Exercise directions: Give back all of the data exactly as written.

Dataset records:
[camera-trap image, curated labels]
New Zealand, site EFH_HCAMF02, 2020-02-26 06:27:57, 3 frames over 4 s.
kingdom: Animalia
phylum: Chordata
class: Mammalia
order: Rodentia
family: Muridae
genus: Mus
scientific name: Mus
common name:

Solution to this task:
[camera-trap image, curated labels]
New Zealand, site EFH_HCAMF02, 2020-02-26 06:27:57, 3 frames over 4 s.
kingdom: Animalia
phylum: Chordata
class: Mammalia
order: Rodentia
family: Muridae
genus: Mus
scientific name: Mus
common name:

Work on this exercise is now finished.